Mainland cotton exports to gain from small price rise
Toh Han Shih
Reduction in plantation area will boost fabric and yarn costs in the second half
An anticipated moderate rise in China's cotton prices this year will spark a rebound of cotton textile exports and benefit mainland and Hong Kong firms ravaged by price volatility last year.
Prices are expected to be 'relatively high' in the second half, as China's plantation area will shrink 10 per cent to 12 per cent this year, according to Kim Eng Securities.
Cotton prices in China would rise 'an acceptable amount' to 13,000 yuan per tonne later this year from 11,000-odd yuan per tonne, predicted Zhang Bo, chairman of Weiqiao Textile, China's largest cotton-textile company.
'A steady growth benefits cotton-textile companies like us, because we can sell at higher prices, but price volatility hurts everyone in the industry,' Mr Zhang said. 'This year's price increase won't be so high as to squeeze textile and garment firms.'
He said higher cotton prices and the end of global textile quotas in January would significantly boost Weiqiao's exports to the United States and the EU this year. Last year, the mainland firm's exports to the US and Europe jumped 180 per cent to account for 9 per cent of its turnover of 11.09 billion yuan.
'The end of quotas will benefit us, as we no longer have to pay for quotas to export to the US and EU, thus lowering the cost of our exports. As the EU and US are high-end markets, they yield higher profit margins,' Mr Zhang said.
China's export of cotton fabric and yarn should rebound this year, said an analyst.
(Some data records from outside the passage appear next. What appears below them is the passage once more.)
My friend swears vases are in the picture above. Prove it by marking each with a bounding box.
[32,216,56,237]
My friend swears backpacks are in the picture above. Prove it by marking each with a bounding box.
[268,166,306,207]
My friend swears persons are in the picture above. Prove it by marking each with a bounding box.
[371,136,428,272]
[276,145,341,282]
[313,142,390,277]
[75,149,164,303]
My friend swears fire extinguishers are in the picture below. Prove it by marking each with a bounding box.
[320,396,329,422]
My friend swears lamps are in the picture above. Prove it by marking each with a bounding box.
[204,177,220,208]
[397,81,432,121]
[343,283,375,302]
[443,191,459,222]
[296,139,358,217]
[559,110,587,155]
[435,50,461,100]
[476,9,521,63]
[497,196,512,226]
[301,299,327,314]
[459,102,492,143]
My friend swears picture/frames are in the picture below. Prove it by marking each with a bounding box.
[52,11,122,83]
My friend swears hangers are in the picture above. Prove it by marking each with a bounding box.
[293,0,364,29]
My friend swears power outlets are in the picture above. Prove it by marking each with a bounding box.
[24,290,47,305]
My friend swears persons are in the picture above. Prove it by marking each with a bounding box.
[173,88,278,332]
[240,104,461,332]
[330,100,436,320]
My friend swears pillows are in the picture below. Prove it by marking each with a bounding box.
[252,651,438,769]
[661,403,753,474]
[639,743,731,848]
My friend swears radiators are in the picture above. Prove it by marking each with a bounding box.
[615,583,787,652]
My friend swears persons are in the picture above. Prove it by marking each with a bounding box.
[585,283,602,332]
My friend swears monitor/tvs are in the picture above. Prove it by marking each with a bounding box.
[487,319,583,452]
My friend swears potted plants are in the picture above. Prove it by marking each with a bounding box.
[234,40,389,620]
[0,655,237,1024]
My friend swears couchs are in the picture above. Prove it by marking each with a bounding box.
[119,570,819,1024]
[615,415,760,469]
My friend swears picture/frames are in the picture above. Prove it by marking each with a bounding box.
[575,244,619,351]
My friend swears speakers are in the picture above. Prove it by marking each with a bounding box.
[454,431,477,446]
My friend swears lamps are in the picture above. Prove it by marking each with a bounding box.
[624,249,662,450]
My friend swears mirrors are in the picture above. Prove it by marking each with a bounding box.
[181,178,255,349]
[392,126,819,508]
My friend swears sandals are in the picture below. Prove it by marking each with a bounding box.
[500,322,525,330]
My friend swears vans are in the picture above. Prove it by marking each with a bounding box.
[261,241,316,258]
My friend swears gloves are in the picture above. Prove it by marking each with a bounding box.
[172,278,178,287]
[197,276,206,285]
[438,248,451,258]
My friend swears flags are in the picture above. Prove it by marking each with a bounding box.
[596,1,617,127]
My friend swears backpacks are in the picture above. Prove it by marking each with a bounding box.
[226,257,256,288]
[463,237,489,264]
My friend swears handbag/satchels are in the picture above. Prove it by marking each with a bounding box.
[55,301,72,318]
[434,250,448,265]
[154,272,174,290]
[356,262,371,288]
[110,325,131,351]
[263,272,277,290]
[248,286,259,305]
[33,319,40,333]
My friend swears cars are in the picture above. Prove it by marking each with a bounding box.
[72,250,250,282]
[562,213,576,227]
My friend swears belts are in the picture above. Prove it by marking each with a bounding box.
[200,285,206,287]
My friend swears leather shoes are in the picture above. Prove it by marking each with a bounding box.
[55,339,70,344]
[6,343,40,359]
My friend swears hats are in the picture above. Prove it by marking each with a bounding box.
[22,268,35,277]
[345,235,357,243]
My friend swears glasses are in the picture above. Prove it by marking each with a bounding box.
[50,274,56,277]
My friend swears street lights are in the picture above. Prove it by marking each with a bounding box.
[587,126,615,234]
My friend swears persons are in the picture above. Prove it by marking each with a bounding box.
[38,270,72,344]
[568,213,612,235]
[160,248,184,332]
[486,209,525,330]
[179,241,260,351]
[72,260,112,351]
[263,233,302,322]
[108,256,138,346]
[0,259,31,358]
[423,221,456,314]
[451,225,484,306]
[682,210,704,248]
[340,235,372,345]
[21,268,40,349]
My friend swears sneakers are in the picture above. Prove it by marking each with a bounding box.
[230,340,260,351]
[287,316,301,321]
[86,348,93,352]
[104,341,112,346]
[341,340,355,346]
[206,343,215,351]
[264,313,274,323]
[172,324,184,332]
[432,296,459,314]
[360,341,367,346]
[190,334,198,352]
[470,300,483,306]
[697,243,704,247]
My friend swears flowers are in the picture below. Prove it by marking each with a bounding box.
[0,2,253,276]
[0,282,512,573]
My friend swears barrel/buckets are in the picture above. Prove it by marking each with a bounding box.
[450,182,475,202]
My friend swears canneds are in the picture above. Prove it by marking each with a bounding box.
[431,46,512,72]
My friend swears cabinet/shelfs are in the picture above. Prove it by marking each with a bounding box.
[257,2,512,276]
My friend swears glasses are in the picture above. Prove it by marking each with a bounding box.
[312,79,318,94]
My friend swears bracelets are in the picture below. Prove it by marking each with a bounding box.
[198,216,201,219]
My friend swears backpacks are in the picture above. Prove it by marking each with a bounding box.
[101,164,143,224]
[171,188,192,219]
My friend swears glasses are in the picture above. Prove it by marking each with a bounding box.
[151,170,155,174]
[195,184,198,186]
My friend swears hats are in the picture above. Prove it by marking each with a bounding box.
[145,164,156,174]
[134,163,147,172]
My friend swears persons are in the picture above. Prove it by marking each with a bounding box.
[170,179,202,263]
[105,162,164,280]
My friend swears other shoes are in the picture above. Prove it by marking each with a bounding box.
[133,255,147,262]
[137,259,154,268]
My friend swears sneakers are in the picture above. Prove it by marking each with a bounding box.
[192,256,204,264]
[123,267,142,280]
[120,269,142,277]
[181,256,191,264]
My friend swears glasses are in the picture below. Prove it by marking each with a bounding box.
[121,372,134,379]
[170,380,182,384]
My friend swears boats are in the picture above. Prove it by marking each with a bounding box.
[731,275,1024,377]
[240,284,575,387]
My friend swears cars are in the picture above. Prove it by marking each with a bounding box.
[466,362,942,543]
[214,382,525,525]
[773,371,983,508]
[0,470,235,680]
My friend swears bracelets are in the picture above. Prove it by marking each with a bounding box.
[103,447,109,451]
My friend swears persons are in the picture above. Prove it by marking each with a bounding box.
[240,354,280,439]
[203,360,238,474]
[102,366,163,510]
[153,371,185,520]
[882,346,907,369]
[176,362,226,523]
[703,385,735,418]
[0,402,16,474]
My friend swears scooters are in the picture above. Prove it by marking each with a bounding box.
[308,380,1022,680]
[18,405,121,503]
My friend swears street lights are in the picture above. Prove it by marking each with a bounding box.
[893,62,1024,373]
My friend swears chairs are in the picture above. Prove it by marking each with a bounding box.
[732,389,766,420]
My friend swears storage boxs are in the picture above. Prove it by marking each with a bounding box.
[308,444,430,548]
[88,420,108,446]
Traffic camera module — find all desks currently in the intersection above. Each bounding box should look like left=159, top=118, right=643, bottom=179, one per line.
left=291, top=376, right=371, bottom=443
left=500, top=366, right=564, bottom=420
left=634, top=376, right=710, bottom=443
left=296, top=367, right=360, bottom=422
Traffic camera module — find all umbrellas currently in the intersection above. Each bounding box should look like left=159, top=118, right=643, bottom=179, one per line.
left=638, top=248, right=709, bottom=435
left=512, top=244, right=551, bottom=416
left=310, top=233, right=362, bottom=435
Last year, high cotton prices in the first half caused a 5 per cent drop in cotton fabric exports and a 10 per cent drop in its cotton yarn exports.
Overseas markets will find China's prices competitive this year, as the predicted cotton price of 13,000 yuan per tonne this year is lower than prices in the first half of last year, which ranged from 15,000 yuan per tonne to 18,000 yuan per tonne, the analyst said.
High prices early last year crushed textile firms such as Fountain Set (Holdings), whose net profit fell 31.9 per cent for the six months to February last year.
'Expectations of higher cotton prices are likely to result in higher fabric prices. As long as the rise is gradual, the industry should be able to pass on the increase,' said Gordon Yen, assistant to the chairman of Fountain Set.
'We don't anticipate the kind of sharp increase we saw in 2003,' Mr Yen said.
Mr Zhang said last year's cotton-price volatility cut Weiqiao's gross profit margin to 16.8 per cent last year from 18.5 per cent in 2003. Kim Eng Securities noted Weiqiao's product pricing was 'unstable' last year.
Nonetheless, Weiqiao's net profit rose 52.4 per cent to 825.53 million yuan last year, while turnover rose 69 per cent to 11.09 billion yuan.